To understand how the new birthing suites should make deliveries more relaxing, consider that mothers will now be able to unpack in their rooms when they arrive in labor, rather than having to keep their suitcase with them until they were moved to their hospital room. And if a mother wants to labor in a tub, she used to have to walk down the hall to a separate bathroom, while now she can just hop in the tub in the adjoining bathroom. And the new birthing suites have a chair that pulls out into a couch for the father to sleep and stay overnight.
Actually, one suite was done earlier this summer, but until all three suites were done PAHCS could not use the birthing suites as intended, as they had to keep it open in case someone else came to deliver.
Holly Ziemer, who works at PAHCS in the medical records department, was one of the first mothers to deliver a child using the full concept of the birthing suite. The wood floors and decor made for a friendly atmosphere, said Ziemer, who delivered her first child, a girl, on Wednesday, Oct. 23. Ziemer said it was relaxing to be in one room, quiet to be away from the other hospital traffic, and she really appreciated that her husband could stay in the room. "This is definitely the way to go," she said.
The birthing suites were not cheap to make. The overhead light - which can be stowed in the ceiling - cost $15,000 plus installation. The special birthing bed cost $12,000.
PAHCS will need lots of deliveries to get a return on their investment. With a two-day postdelivery hospital stay on average, a typical birth leads to $2,500 or so in charges for PAHCS. In its 2002 fiscal year, PAHCS had 118 deliveries.
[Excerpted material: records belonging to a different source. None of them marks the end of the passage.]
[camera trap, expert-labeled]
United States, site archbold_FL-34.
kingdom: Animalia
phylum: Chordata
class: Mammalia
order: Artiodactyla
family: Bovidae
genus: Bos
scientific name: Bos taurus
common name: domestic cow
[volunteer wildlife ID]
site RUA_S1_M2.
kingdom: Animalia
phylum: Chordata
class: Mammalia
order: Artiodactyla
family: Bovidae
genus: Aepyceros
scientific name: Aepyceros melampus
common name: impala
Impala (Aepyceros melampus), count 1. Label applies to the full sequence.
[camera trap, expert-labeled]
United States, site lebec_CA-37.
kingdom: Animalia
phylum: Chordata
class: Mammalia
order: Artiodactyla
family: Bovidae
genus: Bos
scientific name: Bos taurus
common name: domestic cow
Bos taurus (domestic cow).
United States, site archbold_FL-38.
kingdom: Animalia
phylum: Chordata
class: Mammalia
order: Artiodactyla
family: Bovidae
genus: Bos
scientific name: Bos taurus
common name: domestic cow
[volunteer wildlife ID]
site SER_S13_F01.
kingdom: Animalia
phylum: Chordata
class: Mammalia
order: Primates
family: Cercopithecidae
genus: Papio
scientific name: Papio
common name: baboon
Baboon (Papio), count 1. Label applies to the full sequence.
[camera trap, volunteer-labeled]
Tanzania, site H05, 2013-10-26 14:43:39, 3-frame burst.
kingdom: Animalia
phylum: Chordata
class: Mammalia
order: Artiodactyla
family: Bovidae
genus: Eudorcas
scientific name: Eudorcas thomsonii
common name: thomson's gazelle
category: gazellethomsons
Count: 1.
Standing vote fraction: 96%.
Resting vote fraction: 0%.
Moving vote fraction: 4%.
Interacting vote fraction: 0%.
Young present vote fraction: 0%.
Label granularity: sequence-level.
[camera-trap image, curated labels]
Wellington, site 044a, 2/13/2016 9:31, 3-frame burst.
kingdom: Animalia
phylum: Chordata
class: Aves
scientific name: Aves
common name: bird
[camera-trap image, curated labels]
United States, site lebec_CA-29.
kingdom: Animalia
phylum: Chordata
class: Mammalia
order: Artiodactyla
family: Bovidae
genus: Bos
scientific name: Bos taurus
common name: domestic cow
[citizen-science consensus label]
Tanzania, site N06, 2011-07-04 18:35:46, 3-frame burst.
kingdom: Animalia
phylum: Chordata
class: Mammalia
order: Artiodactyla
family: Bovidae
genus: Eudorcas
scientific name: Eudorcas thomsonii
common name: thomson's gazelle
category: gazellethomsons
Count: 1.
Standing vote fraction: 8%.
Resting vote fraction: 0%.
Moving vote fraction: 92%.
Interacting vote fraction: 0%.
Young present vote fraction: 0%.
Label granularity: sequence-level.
"Hopefully, people will like it, and it will increase our deliveries," said Mueller.
Keeping deliveries at PAHCS is not only important for the immediate income, said Mueller. It's the start of the facility's Caring for Life motto. Quite literally, it's getting them in the door for the first time.
"They are the future of our community," she explained.
"If someone delivers here, they follow up and have child care here. As they age, hopefully they will continue to use our facility."
PAHCS also could add a fourth birthing suite someday, said Mueller, if the current three ever get so busy that another one becomes necessary. In the first week of use, PAHCS had three deliveries in the new birthing suites.